Exercise aim: Output the passage of the forum thread below between "## economics102" and "chair...hang on time..", inclusive, copied verbatim.
-- Page start --
Haha...I'm getting  light headed

----------


## wgadget

The SHOT HEARD 'ROUND THE WORLD.

Literally.

----------


## wgadget

> We won the chair!


I don't think they've voted on the chair yet...Patience, weedhopper!

----------


## PaulSoHard

they could only delay the inevitable.

----------


## rb3b3

> If the guy with the gavel SAYS it is too close to call or the losing side is winning even if it isn't?  Like in North Dakota?


i understand what yuor saying.... is it a safe assumption that whoever wins this first vote, will have the numbers to win the most delegates?

----------


## Occam's Banana

> that vote sounded VERY close. Again audio is terrible but less than 100 votes gave us majority if I heard right. but we did get the secretary seat. this might cause Romney walks giving us larger margins now that they know we'll take it to the 3rd or 4th round and still win.


Vote was 1,119 to 1,089 (from Daily Paul)
WHEW!! (biting nails)

----------


## Cshelton21

30 votes won that seat. this is an epic epic battle.

----------


## PatriotOne

Chris Dixon‏@cdixon25

@AtlanticDrywall Voting in progress now for Convention Chair. #mepolitics #megop

----------


## RonPaulFever

DUST2332 We took the Secretary! 1,119 to 1,089 wow only 30 votes and we would have tied

----------


## Philosophy_of_Politics

> Vote was 1,119 to 1,089 (from Daily Paul)
> WHEW!! (biting nails)


Lets just assume the real vote count was 1,319 to 889.

----------


## economics102

Wow. 30 votes. #onemancanmakeadifference

----------


## JK/SEA

DAMN..if we won the secretary, then odds are we got the chair...hang on time..

----------


## sailingaway

> Vote was 1,119 to 1,089 (from Daily Paul)
> WHEW!! (biting nails)


No bathroom breaks for anyone!!!

----------


## Dianne

My feed stops and starts.    Anyone else having that problem?
-- Page end --
-- Data rows start --
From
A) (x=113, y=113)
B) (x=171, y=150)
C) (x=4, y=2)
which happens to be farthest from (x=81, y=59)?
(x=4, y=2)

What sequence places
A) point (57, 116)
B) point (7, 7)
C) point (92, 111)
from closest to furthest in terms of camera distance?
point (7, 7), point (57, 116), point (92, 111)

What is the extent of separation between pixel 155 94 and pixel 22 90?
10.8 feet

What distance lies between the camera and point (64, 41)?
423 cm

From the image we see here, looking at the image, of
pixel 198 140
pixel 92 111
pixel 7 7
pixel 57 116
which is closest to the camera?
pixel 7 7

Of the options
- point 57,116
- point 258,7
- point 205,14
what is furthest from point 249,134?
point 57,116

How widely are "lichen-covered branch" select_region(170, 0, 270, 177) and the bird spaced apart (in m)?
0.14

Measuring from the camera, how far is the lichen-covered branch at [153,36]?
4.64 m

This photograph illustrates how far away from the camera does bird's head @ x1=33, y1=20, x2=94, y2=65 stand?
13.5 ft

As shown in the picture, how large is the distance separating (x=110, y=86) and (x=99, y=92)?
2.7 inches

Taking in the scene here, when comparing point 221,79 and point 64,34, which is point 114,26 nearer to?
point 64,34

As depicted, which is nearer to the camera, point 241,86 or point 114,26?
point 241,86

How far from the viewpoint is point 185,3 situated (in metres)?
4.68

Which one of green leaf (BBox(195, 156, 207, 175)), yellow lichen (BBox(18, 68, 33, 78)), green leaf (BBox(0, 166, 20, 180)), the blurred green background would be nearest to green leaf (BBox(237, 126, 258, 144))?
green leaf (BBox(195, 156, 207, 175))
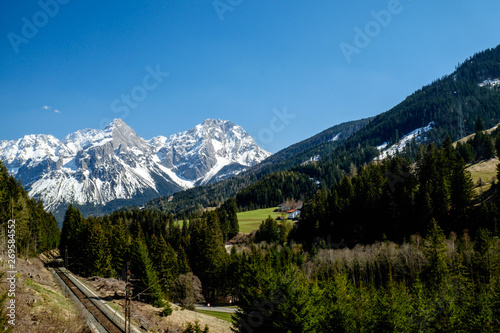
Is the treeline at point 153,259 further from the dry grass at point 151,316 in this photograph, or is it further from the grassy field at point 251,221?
the grassy field at point 251,221

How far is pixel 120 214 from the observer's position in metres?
147

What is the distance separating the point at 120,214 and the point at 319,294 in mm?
132184

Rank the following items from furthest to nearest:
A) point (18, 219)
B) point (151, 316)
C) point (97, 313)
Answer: point (18, 219)
point (151, 316)
point (97, 313)

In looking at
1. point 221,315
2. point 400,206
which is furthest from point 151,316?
point 400,206

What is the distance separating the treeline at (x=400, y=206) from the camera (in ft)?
229

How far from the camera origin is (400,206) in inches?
3147

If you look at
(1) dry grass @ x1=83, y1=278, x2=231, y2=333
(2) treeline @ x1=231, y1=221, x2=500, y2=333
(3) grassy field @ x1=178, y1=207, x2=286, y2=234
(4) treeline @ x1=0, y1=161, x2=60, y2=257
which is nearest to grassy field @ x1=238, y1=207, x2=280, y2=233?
(3) grassy field @ x1=178, y1=207, x2=286, y2=234

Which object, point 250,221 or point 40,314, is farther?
point 250,221

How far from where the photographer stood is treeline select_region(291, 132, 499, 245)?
6988cm

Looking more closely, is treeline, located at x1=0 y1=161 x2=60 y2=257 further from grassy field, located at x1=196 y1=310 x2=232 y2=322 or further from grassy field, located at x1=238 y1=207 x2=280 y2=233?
grassy field, located at x1=238 y1=207 x2=280 y2=233

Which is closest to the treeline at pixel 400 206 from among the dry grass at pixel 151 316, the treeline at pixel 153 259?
the treeline at pixel 153 259

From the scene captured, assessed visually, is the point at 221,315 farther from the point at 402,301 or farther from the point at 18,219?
the point at 18,219

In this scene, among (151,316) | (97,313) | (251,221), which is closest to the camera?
(97,313)

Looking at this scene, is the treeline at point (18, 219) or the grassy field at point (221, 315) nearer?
the treeline at point (18, 219)
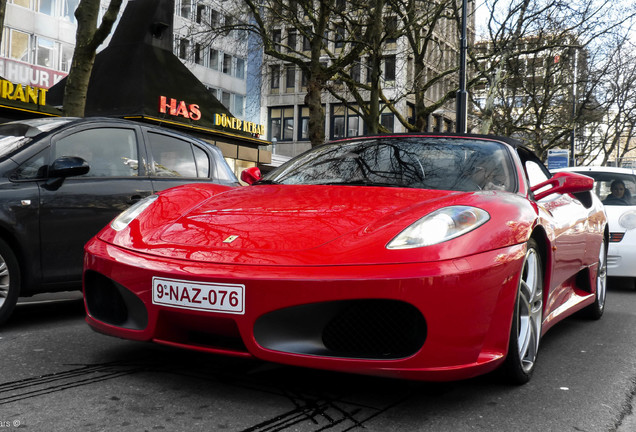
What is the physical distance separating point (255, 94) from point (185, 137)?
36.3m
-- Data rows end --
Result:
## economics102

Wow. 30 votes. #onemancanmakeadifference

----------


## JK/SEA

DAMN..if we won the secretary, then odds are we got the chair...hang on time..